**PASSAGE TO READ**
------------

Sometimes is said that Alban Berg is the most accessible of the composers of the Second Viennese School. This is, of course, a generalization; pieces like the almost neo-classical Chamber Concerto show Berg in a more severe and clinical style, closer to fellow Schoenberg student Anton von Webern. On the other hand, if one wants to look for a piece as proof of accessibility, one can’t do better than to pick the Violin Concerto.

Composed in 1935, the concerto is dedicated "To the Memory of an Angel", Manon, recently deceased daughter of Alma Mahler and Bauhaus architect Walter Gropius. It is, indeed a very moving piece in two movements: an Andante/Allegretto, intended to portray several stages of Manon’s life: youthful games, the gain of experience and the development of a human being. The second part, a stormy allegro ending in a mournful adagio is ... well ... the end.

------------

**EXERCISE TASKS**
[A] In the passage on Berg's Violin Concerto, rewrite the part that opens with the words containing "Sometimes is said" and closes with "well ... the end.", substituting "Andante-Allegretto" for "Andante/Allegretto".
[B] Tell whether each statement agrees with the passage on Berg's Violin Concerto, answering yes or no and quoting the words that decide it: (i) The Violin Concerto was composed in 1935. (ii) The concerto is in three movements. (iii) Manon was the daughter of Alma Mahler and Anton von Webern.

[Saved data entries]

------------

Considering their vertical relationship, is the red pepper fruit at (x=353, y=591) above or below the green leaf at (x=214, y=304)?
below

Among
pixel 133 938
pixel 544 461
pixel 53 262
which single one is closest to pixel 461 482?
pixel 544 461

------------

**SOLUTIONS TO THE TASKS**
[A]
Sometimes is said that Alban Berg is the most accessible of the composers of the Second Viennese School. This is, of course, a generalization; pieces like the almost neo-classical Chamber Concerto show Berg in a more severe and clinical style, closer to fellow Schoenberg student Anton von Webern. On the other hand, if one wants to look for a piece as proof of accessibility, one can’t do better than to pick the Violin Concerto.

Composed in 1935, the concerto is dedicated "To the Memory of an Angel", Manon, recently deceased daughter of Alma Mahler and Bauhaus architect Walter Gropius. It is, indeed a very moving piece in two movements: an Andante-Allegretto, intended to portray several stages of Manon’s life: youthful games, the gain of experience and the development of a human being. The second part, a stormy allegro ending in a mournful adagio is ... well ... the end.

[B]
(i) Yes: "Composed in 1935"
(ii) No: "a very moving piece in two movements"
(iii) No: "daughter of Alma Mahler and Bauhaus architect Walter Gropius"